Often times, we need to know more about our data than just a possible "center" value.
One of the additional pieces of information that we may need is the actual distribution of the data (how the data is spread out). To find this information, we examine the data for a
five statistical summary (or five number summary): (1) minimum, (2) maximum, (3) median (second quartile), (4) first quartile, and (5) third quartile. These pieces of information will show the extent to which the data is located near the center or near the extremes of the data set.

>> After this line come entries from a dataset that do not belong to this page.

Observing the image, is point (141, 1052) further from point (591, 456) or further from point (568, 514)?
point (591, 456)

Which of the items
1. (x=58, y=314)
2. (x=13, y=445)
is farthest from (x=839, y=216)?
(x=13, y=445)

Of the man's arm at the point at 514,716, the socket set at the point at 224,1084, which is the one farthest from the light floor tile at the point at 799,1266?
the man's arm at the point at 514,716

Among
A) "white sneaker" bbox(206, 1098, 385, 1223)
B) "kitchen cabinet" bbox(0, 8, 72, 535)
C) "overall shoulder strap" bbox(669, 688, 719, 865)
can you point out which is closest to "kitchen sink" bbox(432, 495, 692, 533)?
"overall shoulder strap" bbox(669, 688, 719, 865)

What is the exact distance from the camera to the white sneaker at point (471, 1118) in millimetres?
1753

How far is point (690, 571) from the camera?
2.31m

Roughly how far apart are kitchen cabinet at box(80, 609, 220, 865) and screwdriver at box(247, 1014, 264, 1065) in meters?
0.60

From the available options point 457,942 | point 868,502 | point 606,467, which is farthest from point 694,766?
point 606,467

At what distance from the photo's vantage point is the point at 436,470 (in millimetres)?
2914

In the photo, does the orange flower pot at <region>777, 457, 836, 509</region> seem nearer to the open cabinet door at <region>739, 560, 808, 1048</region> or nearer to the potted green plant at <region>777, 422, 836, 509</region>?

If you need a refresher on Quartiles and IQR, go to Distribution of Statistical Data.

 Five Statistical Summary

Let's describe a data set (shown below) with a five statistical summary:
minimum, maximum, median, first quartile
and third quartile.
DATA SET: {24, 25, 26, 27, 30, 32, 40, 44, 50, 52, 55, 57}

While not telling every value in the data set, a five statistical summary will tell you that:

• half (50%) of the data values are below 36,
• half (50%) of the data values are above 36, and
• half (50%) of the scores are between 26½ and 51
It also tells how the data break out in quarters, along with the smallest and largest data values.

Box and Whisker Plots display a five statistical summary.

 Box & Whiskers Plots
A five statistical summary can be represented graphically as a box and whisker plot (or box plot). The first and third quartiles are the ends of the box, the median is indicated with a vertical line in the interior of the box, and the minimum and maximum are the ends of the whiskers (unless an outlier is present). Each of the four "sections" of a box plot represents 25% of the data in the set.

How to construct a box and whisker plot by hand:

 Write the data in ascending numerical order. Find the minimum, first quartile, median, third quartile and maximum (the five statistical summary). minimum = 24 first quartile = 26½ median = 36 third quartile = 51 maximum = 57 Prepare an equally spaced number line that will contain your values. Place a large dot beneath each of the five statistical summary values on the number line. You may place the dots ON the line or BELOW the line. Draw a box with the ends through the points for the first and third quartiles. Draw a vertical line through the box at the median. Draw the whiskers from each end of the box to the minimum and maximum values (unless you have an outlier). Note: While box and whisker plots are generally drawn horizontally (as shown above), it is also acceptable to draw box and whisker plots vertically.

 So what do you do if you have an outlier? Data Set: {1, 30, 40, 44, 44, 44, 45, 46, 47, 51, 54, 54, 55} It certainly looks like the "1" is not in keeping with the rest of these values. Let's test it to see if it is an outlier. First, we need to find the first and third quartiles: Now, do the calculations to test for an outlier: Is "1" less than Q1 - (1.5 • IQR)? Since "1" is less than 26.25, "1" is definitely an outlier. The "1" is plotted as a single dot (or asterisk *), separate from the box's whisker . The whisker then uses 30 as its minimum point. Graph with outlier. If this outlier is used as the end point of the left whisker, readers may think that there are grades dispersed evenly throughout the whole range from 1 to 42, which is not the case. The use of the separately plotted outlier gives us more reliable information about this data set.

 Did you notice that the IQR is actually the horizontal length of the box in a box and whisker plot? Thus, an outlier is any value that lies more than one and one-half times the length of the box from either end of the box.

 Box plots: Pros and Cons Box plots are useful for quickly indicating whether the distributions are skewed, and whether there are any outliers in the data set. Box plots are also useful when representing large amounts of data, and when comparing data sets. While a box and whisker plot displays several important features of a distribution, it does not show the distribution of the data in as much detail as a histogram or dot plot.

Box plots show the shape of the distribution of the data, the central value, and the variability.
It uses the median as its center value and presents a brief picture of the distribution of the other values in the form of its five statistical summary.

 Shapes of Plots

Symmetric:
If a box and whisker plot is symmetric, the median is equidistant from the minimum and the maximum.

Negatively Skewed: If a box and whisker plot is negatively skewed, the distance from the median to the minimum is greater than the distance from the median to the maximum.

Positively Skewed: If a box and whisker plot is positively skewed, the distance from the median to the maximum is greater than the distance from the median to the minimum.